Après dix-sept années passées dans une prison de haute sécurité, Leland King revient dans sa ville natale de l'Ontario, où sa mère est en train de mourir. Quel crime a-t-il commis pour avoir été aussi longtemps privé de liberté ? Pete, son neveu, né pendant sa détention, l'ignore et ne s'en soucie guère. Mais dans ce patelin où l'on ne vénère que Dieu et la loi, il est bien le seul : personne n'a vraiment pardonné à Leland son passé criminel. 

Jusque là, tout est correct, rien à redire. C'est ensuite que ça se corse : 

Personne n'a vraiment pardonné à Leland son passé criminel. Surtout pas Sam Maitland, un flic à la retraite qui en peut s'empêcher de voir un lien entre le retour du hors la loi et la récente découverte du cadavre d'une jeune femme dans une voiture abandonnée.

Le truc, c'est qu'en réalité Sam Maitland n'a aucune rancœur particulière vis à vis de Leland. Au contraire, il est plutôt amène avec lui, pour des raisons qui ont à voir avec sa propre culpabilité. En tout cas, à aucun moment, je dis bien aucun moment, Leland ne sera suspecté de la mort de la jeune femme évoquée dans le résumé. Bref, on ne va pas s'éterniser non plus sur ces écarts éditoriaux qui pourraient nous laisser penser qu'on nous refourgue du thriller ou du suspense là où il n'y a même pas besoin d'en avoir. Concentrons nous plutôt sur le bouquin qui vaut tout de même le détour.

 Avec un titre et une histoire pareille on se doute bien que les questions d'ordre moral et religieux seront abordés à un moment où à un autre. Matt Lennox campe d'ailleurs très vite le décor en focalisant sa narration autour de trois personnes : Leland, de retour dans la ville même où il a perpétré un crime - dont on ne saura la véritable nature qu'en fin d'ouvrage - est soumis au regard des gens, oscillant entre hostilité manifeste, défiance et crainte. Il doit faire face à l'épreuve de la réinsertion, du retour à une vie qu'il sait ne pas pouvoir être normale ; ensuite, il y a Pete, son neveu, dont l'intention manifeste, après avoir quitté le lycée, est de fuir la bourgade ; et puis il y a Sam Maitland, le flic retraité, lequel compte faire en sorte de réparer les fautes du passé, si tant est qu'il y ait réellement fautes.

Tous trois évoluent dans une petite ville comptant à elle seule plusieurs églises et donc autant d'écoles de la foi qui excluent plus qu'elles ne rassemblent. L'authenticité des personnages s'exprime par leurs doutes, leurs questionnements et leur fragilité.
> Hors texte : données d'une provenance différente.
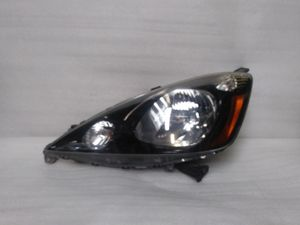 2009 - 2013 honda fit headlight for Sale in Los Angeles, CA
Ils ne sont jamais dans la sanction ni dans le jugement, n'assènent rien de façon péremptoire, à l'inverse de ceux dont le vernis de respectabilité, érigé dans la foi, se craquèle à l'heure où s'invitent les intérêts personnels. Au-delà des principes et des dogmes, la véritable nature se révèle...

Cette approche, Matt Lenox l'effectue à l'échelle d'une petite ville, sorte de concentré de l'humanité. Il dépeint un monde qui nous ressemble sans le présenter de façon ultra-manichéene, et sans, non plus, à l'image de ses personnages principaux, porter un jugement systématique sur la foi et l'expression de celle-ci. S'il adresse un regard pathétique sur ceux ayant recours en toute circonstance à la religion au point d'occulter l'essentiel, il laisse surtout, avec cette belle histoire, toute latitude à l'introspection et au libre arbitre. 

Je sais, j'ai lu deux livres d'affilée abordant cette dernière thématique. Faut croire que je me pose des questions.

Rédemption, de Matt Lennox, traduit de l'anglais (Canada) par France Camus-Pichon, Albin Michel, 2014, 432 p.